* [WHAT TO PRODUCE] Reproduce the lines below verbatim, starting with the line that contains "The scene photographed" and continuing through the final line of the records, both ends included.
-- DATA FOR THIS TASK start --
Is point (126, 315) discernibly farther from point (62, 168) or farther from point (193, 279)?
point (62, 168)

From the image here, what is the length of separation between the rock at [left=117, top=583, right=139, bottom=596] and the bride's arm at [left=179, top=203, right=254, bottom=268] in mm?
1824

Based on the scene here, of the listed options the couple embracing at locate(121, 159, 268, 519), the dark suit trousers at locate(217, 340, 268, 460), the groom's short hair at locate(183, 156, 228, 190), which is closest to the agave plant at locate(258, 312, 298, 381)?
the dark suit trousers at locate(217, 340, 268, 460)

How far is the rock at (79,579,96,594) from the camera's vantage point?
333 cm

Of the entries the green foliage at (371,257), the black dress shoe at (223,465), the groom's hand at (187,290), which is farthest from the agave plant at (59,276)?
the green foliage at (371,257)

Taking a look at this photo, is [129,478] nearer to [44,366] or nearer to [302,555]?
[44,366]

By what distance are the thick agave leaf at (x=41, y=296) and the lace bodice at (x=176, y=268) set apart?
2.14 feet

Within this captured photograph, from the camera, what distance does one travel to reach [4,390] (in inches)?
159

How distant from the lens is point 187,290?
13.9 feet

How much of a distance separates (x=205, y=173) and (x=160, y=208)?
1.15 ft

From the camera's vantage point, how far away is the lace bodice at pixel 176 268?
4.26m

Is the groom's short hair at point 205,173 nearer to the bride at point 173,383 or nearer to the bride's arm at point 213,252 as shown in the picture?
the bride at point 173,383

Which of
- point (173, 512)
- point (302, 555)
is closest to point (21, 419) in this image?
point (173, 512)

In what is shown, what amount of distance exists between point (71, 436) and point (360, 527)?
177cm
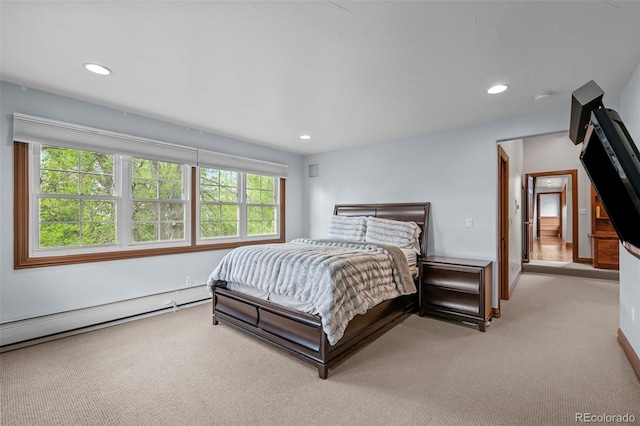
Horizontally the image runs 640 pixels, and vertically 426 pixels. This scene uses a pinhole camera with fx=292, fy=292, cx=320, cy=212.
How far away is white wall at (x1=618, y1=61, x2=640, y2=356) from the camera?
89.4 inches

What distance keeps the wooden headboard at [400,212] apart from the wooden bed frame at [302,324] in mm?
912

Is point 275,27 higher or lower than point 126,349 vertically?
higher

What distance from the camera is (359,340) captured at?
8.64 feet

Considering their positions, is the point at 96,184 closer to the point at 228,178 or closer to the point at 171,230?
the point at 171,230

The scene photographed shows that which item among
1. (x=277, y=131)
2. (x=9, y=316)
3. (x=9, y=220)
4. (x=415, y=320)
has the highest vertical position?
(x=277, y=131)

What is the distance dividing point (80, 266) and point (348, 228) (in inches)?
126

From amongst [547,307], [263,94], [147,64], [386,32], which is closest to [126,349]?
[147,64]

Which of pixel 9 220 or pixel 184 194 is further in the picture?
pixel 184 194

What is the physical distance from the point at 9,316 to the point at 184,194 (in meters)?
2.04

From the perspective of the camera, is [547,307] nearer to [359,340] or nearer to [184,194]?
[359,340]

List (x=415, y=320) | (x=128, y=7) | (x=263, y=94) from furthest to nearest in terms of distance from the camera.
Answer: (x=415, y=320) → (x=263, y=94) → (x=128, y=7)

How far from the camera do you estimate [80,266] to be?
10.0 ft

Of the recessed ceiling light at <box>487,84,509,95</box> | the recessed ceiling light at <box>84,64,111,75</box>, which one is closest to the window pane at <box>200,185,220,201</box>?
the recessed ceiling light at <box>84,64,111,75</box>

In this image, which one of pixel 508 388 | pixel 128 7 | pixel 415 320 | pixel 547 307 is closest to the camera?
-- DATA FOR THIS TASK end --
* [REPLY]
The scene photographed shows that which item among
1. (x=277, y=131)
2. (x=9, y=316)
3. (x=9, y=220)
4. (x=415, y=320)
has the highest vertical position?
(x=277, y=131)

What is the distance dividing point (80, 266) and point (348, 228) (in inches)?
126

From amongst [547,307], [263,94], [147,64], [386,32], which is closest to [126,349]?
[147,64]

Which of pixel 9 220 or pixel 184 194 is further in the picture?
pixel 184 194

What is the physical distance from the point at 9,316 to the point at 184,194 (in meters)?
2.04

From the perspective of the camera, is [547,307] nearer to [359,340] or nearer to [184,194]?
[359,340]

List (x=415, y=320) | (x=128, y=7) | (x=263, y=94) from furthest to nearest in terms of distance from the camera.
Answer: (x=415, y=320) → (x=263, y=94) → (x=128, y=7)

How far from the camera do you estimate [80,266] to be?
10.0 ft

Of the recessed ceiling light at <box>487,84,509,95</box> | the recessed ceiling light at <box>84,64,111,75</box>, which one is closest to the window pane at <box>200,185,220,201</box>?
the recessed ceiling light at <box>84,64,111,75</box>

In this image, which one of pixel 508 388 | pixel 128 7 | pixel 415 320 | pixel 547 307 is closest to the camera?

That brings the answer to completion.